## Quoted passage
────────────────────────────────────────

The RedDeal story

Published in

redbus India Blog

11 min readFeb 2, 2022

At redBus all the engineers get the invaluable opportunity to see many of its features go from concepts to becoming business USP. Here in this story I would like to share my experience while the RedDeals grew from one of the many features on Search listing page to a major differentiator for redBus among its competitors.

What are RedDeals

redBus is a marketplace for bus operators (Vendors) to sell their inventory (journey tickets/seats). RedDeals is the feature on redBus through which vendors can configure multiple offers on each of their products (trips). Having multiple offers on each product helps the vendor to target multiple cohorts of users like
- First time customers
- Returning customers
- Last minute travel planners
- Early bird travelers
- Flash sales available to all customers

Apart from the above redDeals also helps the vendors to increase the occupancy of the buses by having ability to automatically activate/remove deals on buses depending on
- “Occupancy levels” to get minimum occupancy
- “Pricing bands” as prices vary dynamically
- “Time” to start of the journey to maximize occupancy

As it is evident there are 4 parameters which determine the availability of an offer and discount amount. Here is the list of them and how fast their values are changing;

Occupancy and price: redBus has close to 100 K trips (Source-Destination pair) listed per date and we maintain up to 90 days of inventory totaling to about 5–6 million active listings. To keep the price and occupancy fresh redBus generates about 60–80 K real time update (RTU) events per minute. RTU events are generated at each bus and date of journey granularity which we refer to as RT_DOJ (RouteID+DOJ) in this story.

────────────────────────────────────────

## Provided data
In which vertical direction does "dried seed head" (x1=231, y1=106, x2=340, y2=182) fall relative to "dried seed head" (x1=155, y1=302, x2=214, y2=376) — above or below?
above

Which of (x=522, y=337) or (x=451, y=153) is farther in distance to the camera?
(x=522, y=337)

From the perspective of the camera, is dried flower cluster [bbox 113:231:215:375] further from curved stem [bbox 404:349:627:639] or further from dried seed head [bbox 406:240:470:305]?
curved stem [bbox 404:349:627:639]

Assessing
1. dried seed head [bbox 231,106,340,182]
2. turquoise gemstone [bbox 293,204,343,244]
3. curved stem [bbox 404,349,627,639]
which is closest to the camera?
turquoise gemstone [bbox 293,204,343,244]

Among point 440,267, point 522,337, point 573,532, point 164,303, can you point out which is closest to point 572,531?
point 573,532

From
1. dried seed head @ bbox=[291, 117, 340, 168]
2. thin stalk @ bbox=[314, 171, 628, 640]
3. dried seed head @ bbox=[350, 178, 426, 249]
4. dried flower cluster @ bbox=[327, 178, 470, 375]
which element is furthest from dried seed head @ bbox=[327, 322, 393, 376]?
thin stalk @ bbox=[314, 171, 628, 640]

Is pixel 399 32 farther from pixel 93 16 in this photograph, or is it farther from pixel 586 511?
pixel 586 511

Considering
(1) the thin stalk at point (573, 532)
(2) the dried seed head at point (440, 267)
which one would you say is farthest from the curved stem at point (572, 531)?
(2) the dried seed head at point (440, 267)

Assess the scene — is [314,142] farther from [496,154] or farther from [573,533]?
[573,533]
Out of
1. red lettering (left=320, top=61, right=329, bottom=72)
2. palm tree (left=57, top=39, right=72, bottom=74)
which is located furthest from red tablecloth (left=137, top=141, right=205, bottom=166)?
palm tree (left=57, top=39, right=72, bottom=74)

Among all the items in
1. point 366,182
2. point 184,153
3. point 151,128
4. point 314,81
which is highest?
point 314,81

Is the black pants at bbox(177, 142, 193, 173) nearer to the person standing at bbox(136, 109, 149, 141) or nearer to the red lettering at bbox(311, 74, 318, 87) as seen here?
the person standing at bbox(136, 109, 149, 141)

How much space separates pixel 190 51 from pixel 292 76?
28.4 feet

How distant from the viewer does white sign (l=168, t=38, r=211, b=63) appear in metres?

────────────────────────────────────────

## What you have to do
Answer these questions from the RedDeals story:
1. What term does the story use for bus operators?
2. How many days of inventory does redBus maintain?
3. How many real-time update events does redBus generate per minute?

## Finished task
1. Vendors
2. Up to 90 days
3. About 60–80 K